THE CAPITAL, TALLAHASSEE, January 24, 2011 --
The only state lawmaker under consideration to be Gov. Rick Scott’s secretary of transportation said Monday that he would not mind if the new governor follows his recent trend of tapping agency heads who come straight out of the business world – and not from the state Capitol.
“I think it brings a different perspective,” Rep. Rich Glorioso told the News Service of Florida Monday. “I’ve always been of the theory you hire from without, not from within. Otherwise you don’t get the new ideas. You get good people, but you don’t get that breadth of knowledge, because what they know is from within.”
Glorioso, R-Plant City, is one of 45 applicants who submitted their information to the Florida Transportation Commission before Friday, when the panel stopped accepting applications for the DOT post. The FTC vets potential transportation secretaries for Florida governors, unlike the selection process for most state agency heads, who are generally simply chosen by the governor.
Glorioso, who had chaired the House Transportation and Economic Appropriations Committee the last two years, said Monday he had not heard anything from Scott or the transportation commission since turning in his application Dec. 10. He added that he has “always operated with a ‘the job I’m in’ mentality” and was focusing on his new position in the Legislature as chairman of the House subcommittee that writes the criminal justice budget.
Other candidates in the running to be Scott’s DOT Secretary include the current and former heads of the Idaho, Vermont and Minnesota Departments of Transportation.
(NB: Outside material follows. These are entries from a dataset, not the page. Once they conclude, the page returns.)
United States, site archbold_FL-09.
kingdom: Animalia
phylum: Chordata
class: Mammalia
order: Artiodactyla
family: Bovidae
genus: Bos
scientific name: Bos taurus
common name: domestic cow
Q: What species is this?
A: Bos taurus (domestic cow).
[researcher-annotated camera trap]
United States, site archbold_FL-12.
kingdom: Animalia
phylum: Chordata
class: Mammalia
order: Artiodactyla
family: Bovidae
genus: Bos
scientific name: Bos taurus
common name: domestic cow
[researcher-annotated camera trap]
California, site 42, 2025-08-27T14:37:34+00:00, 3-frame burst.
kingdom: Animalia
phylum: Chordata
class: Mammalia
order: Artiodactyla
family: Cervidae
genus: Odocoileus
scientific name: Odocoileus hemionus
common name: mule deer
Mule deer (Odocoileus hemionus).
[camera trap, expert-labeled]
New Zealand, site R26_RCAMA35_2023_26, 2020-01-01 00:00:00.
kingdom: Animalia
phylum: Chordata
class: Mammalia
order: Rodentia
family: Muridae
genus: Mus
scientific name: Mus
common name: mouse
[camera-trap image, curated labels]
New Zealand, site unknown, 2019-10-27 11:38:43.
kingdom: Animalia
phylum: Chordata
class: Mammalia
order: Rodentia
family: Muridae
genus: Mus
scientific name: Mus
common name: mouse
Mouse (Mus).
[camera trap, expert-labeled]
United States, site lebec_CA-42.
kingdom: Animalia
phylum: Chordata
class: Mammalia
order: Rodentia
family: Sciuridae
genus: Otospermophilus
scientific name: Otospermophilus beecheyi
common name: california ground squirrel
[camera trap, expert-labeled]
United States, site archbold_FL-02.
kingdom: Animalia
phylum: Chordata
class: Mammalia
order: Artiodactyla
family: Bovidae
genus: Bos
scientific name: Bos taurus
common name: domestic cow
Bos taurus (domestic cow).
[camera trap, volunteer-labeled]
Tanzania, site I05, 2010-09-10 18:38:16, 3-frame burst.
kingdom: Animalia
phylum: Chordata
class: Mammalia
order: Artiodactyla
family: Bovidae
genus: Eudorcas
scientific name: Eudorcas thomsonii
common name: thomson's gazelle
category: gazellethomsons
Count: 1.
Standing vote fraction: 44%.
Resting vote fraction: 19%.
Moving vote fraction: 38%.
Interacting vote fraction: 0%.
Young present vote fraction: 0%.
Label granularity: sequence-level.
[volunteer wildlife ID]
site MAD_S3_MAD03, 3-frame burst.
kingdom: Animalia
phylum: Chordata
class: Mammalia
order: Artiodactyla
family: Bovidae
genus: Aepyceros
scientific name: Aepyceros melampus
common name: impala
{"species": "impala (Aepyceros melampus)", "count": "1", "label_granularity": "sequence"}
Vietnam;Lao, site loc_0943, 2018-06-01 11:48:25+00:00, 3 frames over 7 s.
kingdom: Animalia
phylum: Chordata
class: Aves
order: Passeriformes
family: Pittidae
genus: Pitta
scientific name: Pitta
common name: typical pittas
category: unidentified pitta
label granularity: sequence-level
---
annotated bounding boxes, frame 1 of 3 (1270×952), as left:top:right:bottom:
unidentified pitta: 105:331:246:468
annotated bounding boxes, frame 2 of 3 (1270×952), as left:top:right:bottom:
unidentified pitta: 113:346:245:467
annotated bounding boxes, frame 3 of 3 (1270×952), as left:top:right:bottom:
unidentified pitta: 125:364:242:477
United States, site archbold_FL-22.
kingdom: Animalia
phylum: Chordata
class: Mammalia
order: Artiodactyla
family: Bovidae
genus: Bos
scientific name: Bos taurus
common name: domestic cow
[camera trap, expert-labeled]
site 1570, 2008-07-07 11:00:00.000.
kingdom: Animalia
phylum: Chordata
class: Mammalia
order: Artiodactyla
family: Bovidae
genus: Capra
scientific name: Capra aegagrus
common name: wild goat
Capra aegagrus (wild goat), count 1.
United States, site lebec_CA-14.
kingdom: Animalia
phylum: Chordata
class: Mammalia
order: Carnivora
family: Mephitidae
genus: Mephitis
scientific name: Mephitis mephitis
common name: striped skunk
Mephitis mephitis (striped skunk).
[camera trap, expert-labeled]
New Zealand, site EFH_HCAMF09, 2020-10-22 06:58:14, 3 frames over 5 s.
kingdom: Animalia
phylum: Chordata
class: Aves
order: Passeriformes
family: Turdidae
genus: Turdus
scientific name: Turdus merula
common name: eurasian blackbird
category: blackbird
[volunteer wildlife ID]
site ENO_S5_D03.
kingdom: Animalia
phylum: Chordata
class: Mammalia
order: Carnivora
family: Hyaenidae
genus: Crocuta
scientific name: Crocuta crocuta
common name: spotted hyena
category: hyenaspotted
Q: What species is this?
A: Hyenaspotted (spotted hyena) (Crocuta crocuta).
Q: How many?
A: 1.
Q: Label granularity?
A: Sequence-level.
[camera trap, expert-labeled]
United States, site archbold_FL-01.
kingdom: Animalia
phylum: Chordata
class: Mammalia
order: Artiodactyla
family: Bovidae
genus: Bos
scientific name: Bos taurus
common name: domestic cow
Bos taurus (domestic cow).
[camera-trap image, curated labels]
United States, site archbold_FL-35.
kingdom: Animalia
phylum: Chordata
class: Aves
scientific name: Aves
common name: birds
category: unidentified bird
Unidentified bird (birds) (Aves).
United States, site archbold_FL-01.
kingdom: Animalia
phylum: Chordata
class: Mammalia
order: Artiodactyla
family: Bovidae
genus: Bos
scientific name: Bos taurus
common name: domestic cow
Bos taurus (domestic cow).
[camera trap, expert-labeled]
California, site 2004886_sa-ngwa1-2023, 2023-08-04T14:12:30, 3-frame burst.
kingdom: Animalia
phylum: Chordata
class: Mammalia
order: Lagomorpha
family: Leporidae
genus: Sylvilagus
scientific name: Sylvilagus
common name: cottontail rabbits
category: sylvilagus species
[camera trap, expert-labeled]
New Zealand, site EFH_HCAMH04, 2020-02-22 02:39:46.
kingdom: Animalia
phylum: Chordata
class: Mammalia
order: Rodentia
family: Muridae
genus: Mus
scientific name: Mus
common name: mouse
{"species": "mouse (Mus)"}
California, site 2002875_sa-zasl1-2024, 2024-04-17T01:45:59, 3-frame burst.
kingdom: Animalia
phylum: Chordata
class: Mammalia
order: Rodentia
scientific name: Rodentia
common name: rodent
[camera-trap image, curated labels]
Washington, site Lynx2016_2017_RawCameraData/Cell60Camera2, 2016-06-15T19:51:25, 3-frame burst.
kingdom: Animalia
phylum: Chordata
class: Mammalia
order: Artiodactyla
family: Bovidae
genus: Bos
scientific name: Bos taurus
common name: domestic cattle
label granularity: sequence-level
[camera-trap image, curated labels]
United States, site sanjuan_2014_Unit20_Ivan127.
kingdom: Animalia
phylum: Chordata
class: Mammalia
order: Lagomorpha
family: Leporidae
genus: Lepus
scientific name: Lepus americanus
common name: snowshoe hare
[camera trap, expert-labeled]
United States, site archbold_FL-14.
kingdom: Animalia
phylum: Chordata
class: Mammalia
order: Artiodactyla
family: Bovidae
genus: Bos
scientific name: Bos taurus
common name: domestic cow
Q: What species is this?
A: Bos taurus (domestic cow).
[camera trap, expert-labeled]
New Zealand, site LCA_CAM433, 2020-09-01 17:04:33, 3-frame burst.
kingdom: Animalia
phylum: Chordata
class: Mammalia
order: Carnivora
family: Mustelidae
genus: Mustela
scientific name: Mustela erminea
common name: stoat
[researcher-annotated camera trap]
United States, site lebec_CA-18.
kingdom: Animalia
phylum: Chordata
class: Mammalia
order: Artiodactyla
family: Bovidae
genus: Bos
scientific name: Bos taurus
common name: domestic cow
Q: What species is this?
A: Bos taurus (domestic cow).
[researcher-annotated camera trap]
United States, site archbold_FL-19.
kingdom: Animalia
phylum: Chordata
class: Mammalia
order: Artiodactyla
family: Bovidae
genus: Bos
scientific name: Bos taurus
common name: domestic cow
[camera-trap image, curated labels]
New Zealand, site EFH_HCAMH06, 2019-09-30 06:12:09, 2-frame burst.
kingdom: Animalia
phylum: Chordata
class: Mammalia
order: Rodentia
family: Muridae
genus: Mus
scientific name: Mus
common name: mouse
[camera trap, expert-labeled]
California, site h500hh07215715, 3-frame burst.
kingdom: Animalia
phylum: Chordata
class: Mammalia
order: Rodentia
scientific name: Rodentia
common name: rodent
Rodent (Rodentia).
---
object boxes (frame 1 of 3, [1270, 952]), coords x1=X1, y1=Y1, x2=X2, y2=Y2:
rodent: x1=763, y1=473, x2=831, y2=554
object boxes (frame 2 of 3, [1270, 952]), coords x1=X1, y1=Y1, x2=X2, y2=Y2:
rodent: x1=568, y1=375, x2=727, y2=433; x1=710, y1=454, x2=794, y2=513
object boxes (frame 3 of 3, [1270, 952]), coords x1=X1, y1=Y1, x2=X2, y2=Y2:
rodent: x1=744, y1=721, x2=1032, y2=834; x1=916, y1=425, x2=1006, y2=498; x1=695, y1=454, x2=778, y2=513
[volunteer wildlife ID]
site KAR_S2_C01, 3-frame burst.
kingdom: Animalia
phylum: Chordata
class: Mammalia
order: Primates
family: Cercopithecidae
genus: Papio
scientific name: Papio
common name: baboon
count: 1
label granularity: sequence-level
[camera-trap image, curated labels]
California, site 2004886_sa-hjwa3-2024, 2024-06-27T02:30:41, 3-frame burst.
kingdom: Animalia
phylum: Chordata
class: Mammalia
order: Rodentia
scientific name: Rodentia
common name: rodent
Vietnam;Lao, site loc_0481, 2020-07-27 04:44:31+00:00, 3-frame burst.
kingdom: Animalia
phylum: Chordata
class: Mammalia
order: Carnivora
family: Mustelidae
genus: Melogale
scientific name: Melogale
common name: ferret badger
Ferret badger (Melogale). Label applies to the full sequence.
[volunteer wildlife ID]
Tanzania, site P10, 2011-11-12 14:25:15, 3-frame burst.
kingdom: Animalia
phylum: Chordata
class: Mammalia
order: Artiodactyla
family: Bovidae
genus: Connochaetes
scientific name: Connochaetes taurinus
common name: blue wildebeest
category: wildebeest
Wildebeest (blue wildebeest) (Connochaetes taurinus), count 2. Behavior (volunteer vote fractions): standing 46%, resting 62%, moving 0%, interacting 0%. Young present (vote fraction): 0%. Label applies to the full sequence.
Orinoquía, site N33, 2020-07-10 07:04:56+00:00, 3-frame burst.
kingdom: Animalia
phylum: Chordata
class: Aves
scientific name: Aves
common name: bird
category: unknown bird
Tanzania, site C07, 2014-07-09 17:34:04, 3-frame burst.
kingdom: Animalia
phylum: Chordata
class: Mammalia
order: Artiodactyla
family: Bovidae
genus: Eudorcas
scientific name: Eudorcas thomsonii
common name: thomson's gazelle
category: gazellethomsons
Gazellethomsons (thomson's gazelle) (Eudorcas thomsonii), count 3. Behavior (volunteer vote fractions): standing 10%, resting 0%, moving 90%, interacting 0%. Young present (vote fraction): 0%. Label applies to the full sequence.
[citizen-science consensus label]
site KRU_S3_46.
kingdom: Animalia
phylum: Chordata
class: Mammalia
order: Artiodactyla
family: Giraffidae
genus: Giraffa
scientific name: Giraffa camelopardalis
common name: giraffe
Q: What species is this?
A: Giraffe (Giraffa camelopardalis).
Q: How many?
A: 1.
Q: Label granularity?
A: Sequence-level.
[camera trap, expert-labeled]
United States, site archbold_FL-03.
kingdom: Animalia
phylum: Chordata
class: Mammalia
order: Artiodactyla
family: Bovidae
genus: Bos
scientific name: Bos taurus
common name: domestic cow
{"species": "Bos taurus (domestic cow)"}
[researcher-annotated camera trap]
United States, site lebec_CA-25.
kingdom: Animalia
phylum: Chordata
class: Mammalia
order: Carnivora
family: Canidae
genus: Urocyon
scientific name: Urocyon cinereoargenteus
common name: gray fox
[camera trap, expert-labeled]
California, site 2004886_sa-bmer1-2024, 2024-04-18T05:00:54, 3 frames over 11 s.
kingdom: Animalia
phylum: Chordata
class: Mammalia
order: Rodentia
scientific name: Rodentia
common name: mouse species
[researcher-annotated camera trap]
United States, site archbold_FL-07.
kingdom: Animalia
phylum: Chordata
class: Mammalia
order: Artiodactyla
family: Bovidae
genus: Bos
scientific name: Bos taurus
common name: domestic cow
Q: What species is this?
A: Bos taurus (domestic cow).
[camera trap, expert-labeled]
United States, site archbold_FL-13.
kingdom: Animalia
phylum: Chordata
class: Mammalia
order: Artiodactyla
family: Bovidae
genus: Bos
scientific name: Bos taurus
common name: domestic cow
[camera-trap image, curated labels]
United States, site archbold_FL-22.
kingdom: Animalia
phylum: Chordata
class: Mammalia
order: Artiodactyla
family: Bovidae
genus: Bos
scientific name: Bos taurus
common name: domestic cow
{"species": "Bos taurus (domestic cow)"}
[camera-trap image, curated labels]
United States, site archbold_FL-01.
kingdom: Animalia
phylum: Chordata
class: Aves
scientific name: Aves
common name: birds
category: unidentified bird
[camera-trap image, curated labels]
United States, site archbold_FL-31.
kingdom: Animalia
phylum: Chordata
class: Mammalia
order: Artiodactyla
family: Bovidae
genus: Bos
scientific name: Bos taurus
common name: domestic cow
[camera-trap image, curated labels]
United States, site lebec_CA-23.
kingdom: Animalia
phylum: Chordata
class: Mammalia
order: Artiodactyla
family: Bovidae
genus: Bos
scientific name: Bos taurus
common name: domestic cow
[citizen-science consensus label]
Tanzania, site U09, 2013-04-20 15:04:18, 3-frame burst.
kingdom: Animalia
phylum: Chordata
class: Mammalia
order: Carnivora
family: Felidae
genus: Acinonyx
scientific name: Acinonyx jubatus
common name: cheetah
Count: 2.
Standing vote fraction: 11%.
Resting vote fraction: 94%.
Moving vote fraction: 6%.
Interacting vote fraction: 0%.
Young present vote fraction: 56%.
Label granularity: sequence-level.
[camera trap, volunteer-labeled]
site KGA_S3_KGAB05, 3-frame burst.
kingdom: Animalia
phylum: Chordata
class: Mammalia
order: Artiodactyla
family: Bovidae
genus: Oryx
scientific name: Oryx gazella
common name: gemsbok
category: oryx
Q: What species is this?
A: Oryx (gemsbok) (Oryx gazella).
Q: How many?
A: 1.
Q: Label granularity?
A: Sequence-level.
Three other applicants have experience with the Oregon, Puerto Rico and Wisconsin transportation departments, though they did not lead them.
In many of his appointments so far though, Scott has shown a preference for candidates who come directly from the business world to state government, much like he did when he won his first ever bid for elected office last year. Scott’s recent choices for Environmental Protection, the Department of Management Services and Community Affairs all came directly from the private sector. Additionally, his choice to lead the Department of Children and Families is a retired global managing director of sales for Accenture Health and Public Service.
However, the new governor did tap former Secretary of State Kurt Browning, who was widely-regarded as effective, to return to his old post. And his choice to lead the Department of Corrections, Ed Buss, held that job in Indiana.
Longtime government officials who in the past have often had an inside track at top state government positions, may no longer be automatically leading candidates.
“If he has that mentality, I don’t have a problem with it,” Glorioso said. “I want him to pick the best person for that job. Personally, I think I’m the best person, but that’s his decision, that’s not my decision.”
The process for choosing a new secretary of transportation is unique. Outside of the judiciary and the Public Service Commission, not many other gubernatorial appointees are vetted for the governor by a commission set in state law.
A frequent critic of the current DOT in the Legislature whose name had been floated for the secretary post, Sen. Paula Dockery, told the News Service Monday that Scott should not necessarily look for just a business background for the transportation post.
“I think what he really needs is somebody who is familiar with Florida on this particular secretary position,” Dockery, R-Lakeland, said. “I haven’t looked at (the final list of candidates)… but I just want it to be somebody who is going to make decisions based on what makes for a good return on investment or what makes for good transportation for the people who are already there, and not somebody who is going allow political decisions to be made that lead to these projects not being cost effective.
“I just hope that whoever is put in as transportation secretary shares that belief that we work for the taxpayers and we need to make sure that all these projects make sense and not pay back to wealthy developers and wealthy special interests,” Dockery also said.
Officials with the transportation commission said Monday that the list of candidates for the DOT post will be narrowed Jan. 28 and those that who survive will be interviewed Feb. 11. A shortlist of three candidates will then be given to the governor.